Deus ex Machina or The Hero with a Thousand Faces

"Any world is a valid world if it's alive. The thing to do is to bring life to it, and the only way to do that is to find in your own case where the life is and become alive yourself." 

Joseph Campbell



When Joseph Campbell, the author of The Hero with a Thousand Faces presented his view on the comparison of Prometheus and Jesus in the often-cited and highly publicized interview with Bill Moyers on Public Television, he could as easily have been talking about science and the visual arts.

To many, science embodies the rational and analytical end of human experience, while art comes from the empathic and expressive. Science can prove truths to us, while art can only make us feel them.

These differences are compounded as science becomes responsible for the official narrative of our lives, through medicine and genetics, while contemporary art retains a mystical 'outsider' status, in its intellectual obscurity. Nevertheless, where science meets art and the two work together, the result can be extraordinarily productive, as horizons are broadened and gaps in our understanding of both are filled.

In the 20th century, science has revolutionized art’s means of production, from the introduction of fast-drying polymer-based acrylic paints in the 1960s to the ubiquity of computer-based image generation today. Science has also offered us a key to some of the traditional mysteries of artistic practice. For example, R.C. Miall and Dr John Tchalenko's 'painter's eye' project attempted to demystify the way in which a painter transfers the image of a model to paper by tracking eye and hand movements to discover the length of an artist’s visual memory: the time during which he or she can maintain the image in the mind as it is transferred to paper or canvas. 



Science and art both rely on observation and synthesis: taking what is seen and creating something new from it.
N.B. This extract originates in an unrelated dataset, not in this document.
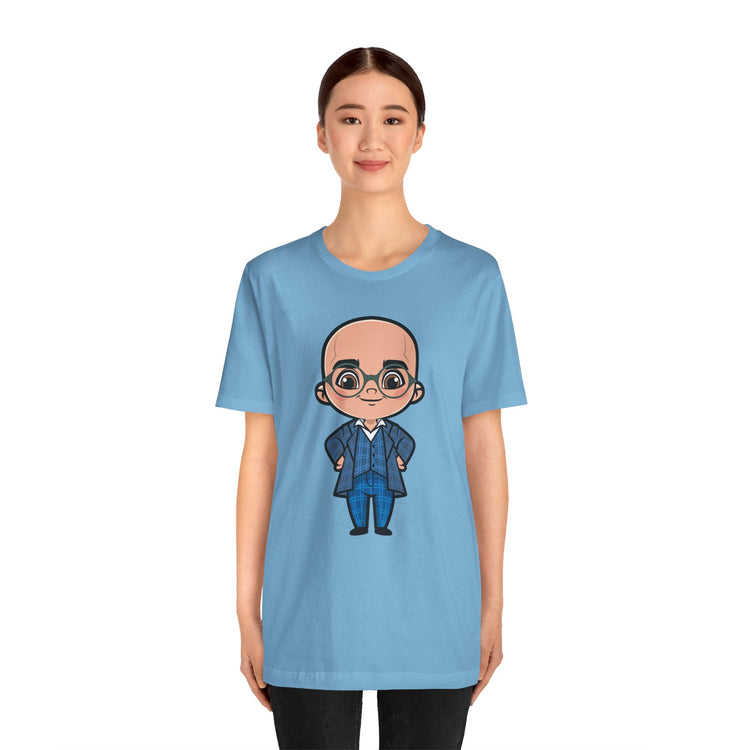 Nigel T-Shirt - Fandom-Made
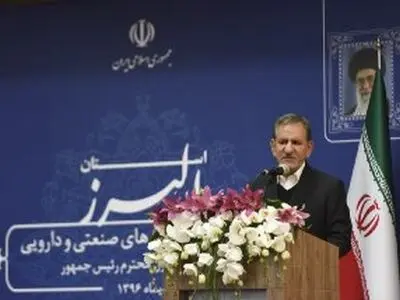 با گشایش سیاست‌ها مشکلات حل می‌شود/شکوفایی مغزها در راستای توسعه اقتصاد و اشتغال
Our society could hardly exist without either, but when they come together our culture is enriched, sometimes in unexpected ways.
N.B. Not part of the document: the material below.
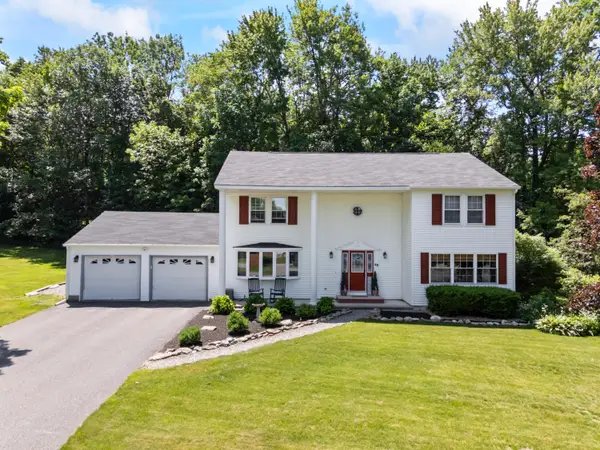 48 Alexandra Drive, Gardiner, ME 04345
Approaching the artist Marie Luce Nadal's work is to accept uncertainties, to summon so-called antinomic notions, to get lost in the encounter of territories and finally to realize that there is nothing arbitrary in this entanglement of knowledge.

Her training reveals her interest in the mixing of genres, from her studies in architecture to her training at the Arts Décoratifs de Paris, to her thesis carried out in collaboration with the PMMH Laboratory (Physique et Mécanique des Milieux Hétérogènes) in Paris.

Her work comes naturally from this alliance between science and art, an alliance that has little to do with those maintained by Renaissance artists, namely a common desire to get as close as possible to reality. Marie-Luce Nadal highlights the different forms that artistic and scientific research can take, whether in the systematic experimentation of materials, techniques, the formulation of ideas or the manufacturing process.

However, and above all, it is through the place given to the imagination that she weaves her strongest link between her fields of research. This imagination can sometimes lead to madness when it comes to quantifying, capturing, materializing what escapes us and exceeds us.



Eolorium was developed during a year of immersion in a Laboratory of Physics and Fluid Mechanics where she attended numerous seminars. During the latter, she lets her mind wander to the sound of the words she hears. From this raw, impalpable material, she will make a recording of it in the form of geological strata.

Printed in 3D and enclosed in an aquarium, the graphics have given way to a shaky territory, between sky and earth, between shadow and light. This uncertain territory, protected by glass plates, then becomes a sacred relic whose access is both open to us and refused because of the transparency of the material that forms the rampart. This aquarium motif reappears in her room La fabrique du vaporeux, a kind of Promethean machine capable of creating cloud extracts.

To make this possible, Marie-Luce captures cloud particles and electrical storm residues and reduces them into extracts so that they can be reproduced at will.


La Fabrique du vaporeux, Palais de Tokyo © Marie-Luce Nadal

In these terms, Deus Ex Machina could reflect our relationship to nature. Between spectacular scientific advances, an unprecedented ecological crisis and a neo-colonialism that extends to all natural resources this capture of an eminently natural movement reveals the ambiguous attachment we have with it - either as a parameter of social evolution or as a parody of the divine power.

And it is undoubtedly from this ambivalence that Marie-Luce Nadal's work draws its strength. The capacity to highlight this fundamentally human will to control and subordinate our environment and at the same time this fascination for its resistance and indocility towards us.